======== Texto de origen

Ayer volvíamos de un pequeño viaje a uno de los
grandes-pueblos de alrededor. Esas medias ciudades que se convierten en refugio
de salida para aquellas que carecen de casi todo. Después de comprar algunas
cosas, comimos e iniciamos el retorno. No habían pasado ni quince minutos
cuando vimos a lo lejos un grupo arremolinado de gente. Era otro de los muchos
accidentes que hay por la zona. Una moto, medio habitual de transporte-taxi, se
había caído y un chico estaba en el suelo. No se movía, pero respiraba. Huelga
decir cómo es el camino que recorren/mos habitualmente: un camino lleno de
piedras y rocas, baches, río que cruzar. Lo que normalmente hacemos en 15
minutos en nuestros países, aquí tardamos hora y cuarto en un cuatro x cuatro.
Las motos lo tienen más crudo, especialmente cuando se suben tres personas en
ellas, cosa bastante habitual.

================
======== Contenido de datos

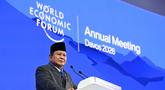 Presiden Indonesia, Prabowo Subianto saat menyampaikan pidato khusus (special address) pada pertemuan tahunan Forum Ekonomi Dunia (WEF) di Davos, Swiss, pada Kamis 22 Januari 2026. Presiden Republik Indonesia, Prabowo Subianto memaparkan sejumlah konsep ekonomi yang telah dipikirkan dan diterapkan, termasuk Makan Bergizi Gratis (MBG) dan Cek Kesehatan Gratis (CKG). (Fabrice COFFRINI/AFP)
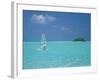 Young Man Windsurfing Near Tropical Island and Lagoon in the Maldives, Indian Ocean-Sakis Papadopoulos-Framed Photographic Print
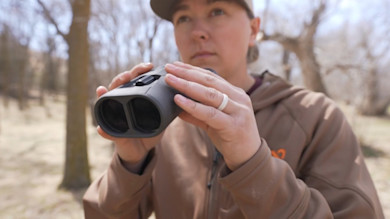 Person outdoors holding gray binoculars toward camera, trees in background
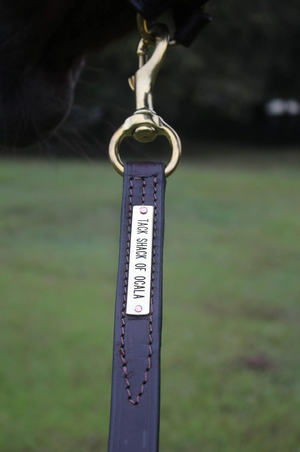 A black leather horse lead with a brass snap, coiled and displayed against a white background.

================

Tareas por realizar
**1.** Reescribe en forma de lista más breve el párrafo del texto de origen que empieza por «Ayer volvíamos de un pequeño viaje», sin perder sus hechos principales.
**2.** Transcribe del texto de origen, por favor, el fragmento que comienza en las palabras "Ayer volvíamos de" y termina tras las palabras "cosa bastante habitual.", sin ningún cambio.

Resultados de las tareas
**1.**
- Ayer volvíamos de un viaje corto a uno de los pueblos grandes de alrededor, donde compramos algunas cosas y comimos.
- A menos de quince minutos de iniciar el regreso vimos a lo lejos un grupo de gente arremolinada.
- Era otro de los muchos accidentes de la zona: se había caído una moto, medio habitual de transporte-taxi, y un chico estaba en el suelo. No se movía, pero respiraba.
- El camino está lleno de piedras, rocas y baches, y hay que cruzar un río. Un trayecto que en nuestros países lleva 15 minutos aquí nos lleva hora y cuarto en un cuatro por cuatro.
- Las motos lo tienen más difícil, sobre todo cuando van tres personas en ellas, algo bastante habitual.

**2.**
Ayer volvíamos de un pequeño viaje a uno de los
grandes-pueblos de alrededor. Esas medias ciudades que se convierten en refugio
de salida para aquellas que carecen de casi todo. Después de comprar algunas
cosas, comimos e iniciamos el retorno. No habían pasado ni quince minutos
cuando vimos a lo lejos un grupo arremolinado de gente. Era otro de los muchos
accidentes que hay por la zona. Una moto, medio habitual de transporte-taxi, se
había caído y un chico estaba en el suelo. No se movía, pero respiraba. Huelga
decir cómo es el camino que recorren/mos habitualmente: un camino lleno de
piedras y rocas, baches, río que cruzar. Lo que normalmente hacemos en 15
minutos en nuestros países, aquí tardamos hora y cuarto en un cuatro x cuatro.
Las motos lo tienen más crudo, especialmente cuando se suben tres personas en
ellas, cosa bastante habitual.